**EXERCISE GOAL**
Turn the stretch of material from its beginning through the line containing "9.03 metres" into a Markdown table with columns No. and Line, one row per line, leaving out blank lines.

**PROVIDED RECORDS**
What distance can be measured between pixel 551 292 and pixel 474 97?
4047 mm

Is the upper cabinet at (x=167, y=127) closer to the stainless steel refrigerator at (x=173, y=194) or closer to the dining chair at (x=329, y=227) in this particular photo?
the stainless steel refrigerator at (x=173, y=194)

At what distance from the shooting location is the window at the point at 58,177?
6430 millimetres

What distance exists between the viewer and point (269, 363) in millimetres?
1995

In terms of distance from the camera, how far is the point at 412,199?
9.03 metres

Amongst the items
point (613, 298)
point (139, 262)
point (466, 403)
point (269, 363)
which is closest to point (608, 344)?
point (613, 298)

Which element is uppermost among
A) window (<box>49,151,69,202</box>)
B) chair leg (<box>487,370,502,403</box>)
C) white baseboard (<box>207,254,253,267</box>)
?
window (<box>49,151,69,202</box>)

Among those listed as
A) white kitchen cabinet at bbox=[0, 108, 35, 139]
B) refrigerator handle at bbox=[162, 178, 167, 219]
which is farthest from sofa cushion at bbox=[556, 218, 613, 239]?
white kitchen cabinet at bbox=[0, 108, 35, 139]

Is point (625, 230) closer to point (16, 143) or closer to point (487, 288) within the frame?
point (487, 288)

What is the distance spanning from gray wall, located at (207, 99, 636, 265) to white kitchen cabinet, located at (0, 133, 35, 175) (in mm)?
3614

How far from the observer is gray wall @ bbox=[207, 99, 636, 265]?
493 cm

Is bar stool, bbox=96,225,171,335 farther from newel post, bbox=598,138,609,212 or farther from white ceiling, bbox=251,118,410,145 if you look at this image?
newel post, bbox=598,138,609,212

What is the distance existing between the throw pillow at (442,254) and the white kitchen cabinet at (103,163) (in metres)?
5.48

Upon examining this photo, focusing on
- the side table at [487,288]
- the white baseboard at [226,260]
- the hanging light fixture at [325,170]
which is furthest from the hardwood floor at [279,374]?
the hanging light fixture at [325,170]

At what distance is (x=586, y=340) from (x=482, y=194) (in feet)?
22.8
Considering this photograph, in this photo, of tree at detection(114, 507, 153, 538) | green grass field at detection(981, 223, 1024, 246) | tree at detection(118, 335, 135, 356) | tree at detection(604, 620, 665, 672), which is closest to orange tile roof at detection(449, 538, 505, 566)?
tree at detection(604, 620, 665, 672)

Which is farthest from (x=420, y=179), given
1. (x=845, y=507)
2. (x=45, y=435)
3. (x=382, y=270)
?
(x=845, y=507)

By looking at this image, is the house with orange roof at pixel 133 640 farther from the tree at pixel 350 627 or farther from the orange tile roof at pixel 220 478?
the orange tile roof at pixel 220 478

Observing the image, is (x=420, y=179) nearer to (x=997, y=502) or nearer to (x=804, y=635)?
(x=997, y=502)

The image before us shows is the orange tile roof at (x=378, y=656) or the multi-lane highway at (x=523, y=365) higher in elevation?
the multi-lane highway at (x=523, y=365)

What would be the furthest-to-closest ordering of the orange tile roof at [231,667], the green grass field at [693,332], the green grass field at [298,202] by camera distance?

**SOLUTION TO THIS TASK**
| No. | Line |
|---|---|
| 1 | What distance can be measured between pixel 551 292 and pixel 474 97? |
| 2 | 4047 mm |
| 3 | Is the upper cabinet at (x=167, y=127) closer to the stainless steel refrigerator at (x=173, y=194) or closer to the dining chair at (x=329, y=227) in this particular photo? |
| 4 | the stainless steel refrigerator at (x=173, y=194) |
| 5 | At what distance from the shooting location is the window at the point at 58,177? |
| 6 | 6430 millimetres |
| 7 | What distance exists between the viewer and point (269, 363) in millimetres? |
| 8 | 1995 |
| 9 | In terms of distance from the camera, how far is the point at 412,199? |
| 10 | 9.03 metres |